━━━━━ Given information

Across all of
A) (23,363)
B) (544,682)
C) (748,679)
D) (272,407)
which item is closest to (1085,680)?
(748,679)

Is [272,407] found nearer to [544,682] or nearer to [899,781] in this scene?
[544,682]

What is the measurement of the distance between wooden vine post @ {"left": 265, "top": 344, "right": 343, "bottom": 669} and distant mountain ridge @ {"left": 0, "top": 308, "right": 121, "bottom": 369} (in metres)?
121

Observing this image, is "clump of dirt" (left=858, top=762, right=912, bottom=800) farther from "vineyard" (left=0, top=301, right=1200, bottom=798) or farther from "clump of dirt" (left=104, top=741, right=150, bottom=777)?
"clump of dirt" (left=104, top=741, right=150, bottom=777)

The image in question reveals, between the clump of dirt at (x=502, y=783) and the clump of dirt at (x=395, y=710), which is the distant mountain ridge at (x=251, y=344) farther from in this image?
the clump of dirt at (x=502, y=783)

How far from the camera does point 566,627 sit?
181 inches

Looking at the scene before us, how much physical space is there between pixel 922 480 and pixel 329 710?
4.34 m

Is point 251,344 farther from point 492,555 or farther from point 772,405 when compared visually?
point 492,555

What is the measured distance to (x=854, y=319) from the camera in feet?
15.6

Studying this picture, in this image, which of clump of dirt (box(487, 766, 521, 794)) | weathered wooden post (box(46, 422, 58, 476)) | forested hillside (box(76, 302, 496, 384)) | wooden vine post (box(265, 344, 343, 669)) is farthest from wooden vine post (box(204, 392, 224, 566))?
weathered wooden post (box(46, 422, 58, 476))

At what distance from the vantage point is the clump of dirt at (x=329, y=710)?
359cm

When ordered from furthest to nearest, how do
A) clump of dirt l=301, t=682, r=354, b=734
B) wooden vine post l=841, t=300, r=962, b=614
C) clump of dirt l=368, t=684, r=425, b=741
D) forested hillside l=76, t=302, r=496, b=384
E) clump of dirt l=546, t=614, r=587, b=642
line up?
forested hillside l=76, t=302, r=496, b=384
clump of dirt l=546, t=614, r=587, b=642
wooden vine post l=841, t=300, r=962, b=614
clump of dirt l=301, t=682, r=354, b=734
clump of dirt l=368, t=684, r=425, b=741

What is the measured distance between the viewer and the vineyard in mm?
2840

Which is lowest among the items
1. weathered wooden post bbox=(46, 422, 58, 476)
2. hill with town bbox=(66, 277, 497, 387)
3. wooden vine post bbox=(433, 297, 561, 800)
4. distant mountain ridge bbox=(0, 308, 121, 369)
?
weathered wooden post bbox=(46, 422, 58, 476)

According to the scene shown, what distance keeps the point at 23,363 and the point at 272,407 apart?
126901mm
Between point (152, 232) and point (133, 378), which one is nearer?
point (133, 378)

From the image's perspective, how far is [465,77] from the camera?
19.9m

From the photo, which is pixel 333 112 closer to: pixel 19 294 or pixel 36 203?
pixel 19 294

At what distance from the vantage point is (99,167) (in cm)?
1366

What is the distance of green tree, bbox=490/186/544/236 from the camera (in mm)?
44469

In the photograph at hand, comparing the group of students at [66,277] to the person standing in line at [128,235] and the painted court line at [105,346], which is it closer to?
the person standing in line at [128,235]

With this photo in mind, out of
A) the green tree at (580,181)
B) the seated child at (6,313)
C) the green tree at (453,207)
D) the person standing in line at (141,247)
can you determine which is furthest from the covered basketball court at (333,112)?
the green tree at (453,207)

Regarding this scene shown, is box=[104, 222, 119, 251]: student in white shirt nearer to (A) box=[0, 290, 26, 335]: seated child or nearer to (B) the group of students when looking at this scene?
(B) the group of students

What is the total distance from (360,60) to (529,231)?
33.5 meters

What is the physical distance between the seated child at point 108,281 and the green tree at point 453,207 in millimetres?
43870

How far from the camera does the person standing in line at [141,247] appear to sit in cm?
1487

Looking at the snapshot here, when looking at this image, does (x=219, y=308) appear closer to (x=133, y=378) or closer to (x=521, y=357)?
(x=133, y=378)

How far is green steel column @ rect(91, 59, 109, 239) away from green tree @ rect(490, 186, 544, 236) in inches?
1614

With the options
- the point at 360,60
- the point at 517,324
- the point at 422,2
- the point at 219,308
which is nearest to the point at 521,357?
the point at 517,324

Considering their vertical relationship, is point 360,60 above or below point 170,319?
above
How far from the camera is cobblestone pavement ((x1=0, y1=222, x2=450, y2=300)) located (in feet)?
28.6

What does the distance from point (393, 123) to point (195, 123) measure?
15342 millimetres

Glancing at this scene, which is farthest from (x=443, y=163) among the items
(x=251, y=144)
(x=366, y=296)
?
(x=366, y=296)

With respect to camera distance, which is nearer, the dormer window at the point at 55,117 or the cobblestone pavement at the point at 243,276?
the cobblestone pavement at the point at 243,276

━━━━━━━━━━

Task to complete:
Rewrite all of the data above, replacing every instance of "distant mountain ridge" with "far-off mountain ridge" and leaving everything else unchanged.

Correct output:
Across all of
A) (23,363)
B) (544,682)
C) (748,679)
D) (272,407)
which item is closest to (1085,680)?
(748,679)

Is [272,407] found nearer to [544,682] or nearer to [899,781] in this scene?
[544,682]

What is the measurement of the distance between wooden vine post @ {"left": 265, "top": 344, "right": 343, "bottom": 669} and far-off mountain ridge @ {"left": 0, "top": 308, "right": 121, "bottom": 369} (in metres)?
121

Observing this image, is "clump of dirt" (left=858, top=762, right=912, bottom=800) farther from "vineyard" (left=0, top=301, right=1200, bottom=798) or farther from "clump of dirt" (left=104, top=741, right=150, bottom=777)?
"clump of dirt" (left=104, top=741, right=150, bottom=777)

The image in question reveals, between the clump of dirt at (x=502, y=783) and the clump of dirt at (x=395, y=710), which is the far-off mountain ridge at (x=251, y=344) farther from in this image?
the clump of dirt at (x=502, y=783)

How far from the camera does point 566,627 sit?
181 inches

Looking at the scene before us, how much physical space is there between pixel 922 480 and pixel 329 710?
4.34 m

Is point 251,344 farther from point 492,555 or farther from point 772,405 when compared visually?
point 492,555

What is the measured distance to (x=854, y=319) from the camera in feet?
15.6

Studying this picture, in this image, which of clump of dirt (box(487, 766, 521, 794)) | weathered wooden post (box(46, 422, 58, 476)) | forested hillside (box(76, 302, 496, 384)) | wooden vine post (box(265, 344, 343, 669)) is farthest from wooden vine post (box(204, 392, 224, 566))?
weathered wooden post (box(46, 422, 58, 476))

At what distance from the vantage point is the clump of dirt at (x=329, y=710)?
359cm

When ordered from furthest to nearest, how do
A) clump of dirt l=301, t=682, r=354, b=734
B) wooden vine post l=841, t=300, r=962, b=614
C) clump of dirt l=368, t=684, r=425, b=741
D) forested hillside l=76, t=302, r=496, b=384
E) clump of dirt l=546, t=614, r=587, b=642
line up?
forested hillside l=76, t=302, r=496, b=384
clump of dirt l=546, t=614, r=587, b=642
wooden vine post l=841, t=300, r=962, b=614
clump of dirt l=301, t=682, r=354, b=734
clump of dirt l=368, t=684, r=425, b=741

What is the measured distance between the viewer and the vineyard in mm?
2840

Which is lowest among the items
1. weathered wooden post bbox=(46, 422, 58, 476)
2. hill with town bbox=(66, 277, 497, 387)
3. wooden vine post bbox=(433, 297, 561, 800)
4. far-off mountain ridge bbox=(0, 308, 121, 369)
?
weathered wooden post bbox=(46, 422, 58, 476)

According to the scene shown, what distance keeps the point at 23,363 and the point at 272,407 apart?
126901mm
Between point (152, 232) and point (133, 378), which one is nearer?
point (133, 378)

From the image's perspective, how far is [465,77] from the camera?
19.9m

From the photo, which is pixel 333 112 closer to: pixel 19 294 or pixel 36 203?
pixel 19 294

At what distance from the vantage point is (99,167) (in cm)?
1366

What is the distance of green tree, bbox=490/186/544/236 from the camera (in mm)?
44469

In the photograph at hand, comparing the group of students at [66,277] to the person standing in line at [128,235] and the painted court line at [105,346], which is it closer to?
the person standing in line at [128,235]

With this photo in mind, out of
A) the green tree at (580,181)
B) the seated child at (6,313)
C) the green tree at (453,207)
D) the person standing in line at (141,247)
can you determine which is furthest from the covered basketball court at (333,112)?
the green tree at (453,207)

Regarding this scene shown, is box=[104, 222, 119, 251]: student in white shirt nearer to (A) box=[0, 290, 26, 335]: seated child or nearer to (B) the group of students when looking at this scene?
(B) the group of students

What is the total distance from (360,60) to (529,231)?
33.5 meters

What is the physical distance between the seated child at point 108,281 and the green tree at point 453,207 in millimetres?
43870

How far from the camera does the person standing in line at [141,247] appear to sit in cm?
1487

Looking at the snapshot here, when looking at this image, does (x=219, y=308) appear closer to (x=133, y=378) or closer to (x=521, y=357)?
(x=133, y=378)

How far is green steel column @ rect(91, 59, 109, 239) away from green tree @ rect(490, 186, 544, 236) in inches?
1614

With the options
- the point at 360,60
- the point at 517,324
- the point at 422,2
- the point at 219,308
which is nearest to the point at 521,357?
the point at 517,324

Considering their vertical relationship, is point 360,60 above or below point 170,319?
above
How far from the camera is cobblestone pavement ((x1=0, y1=222, x2=450, y2=300)) located (in feet)?
28.6

What does the distance from point (393, 123) to point (195, 123) measure?
15342 millimetres

Glancing at this scene, which is farthest from (x=443, y=163) among the items
(x=251, y=144)
(x=366, y=296)
?
(x=366, y=296)

With respect to camera distance, which is nearer, the dormer window at the point at 55,117 or the cobblestone pavement at the point at 243,276?
the cobblestone pavement at the point at 243,276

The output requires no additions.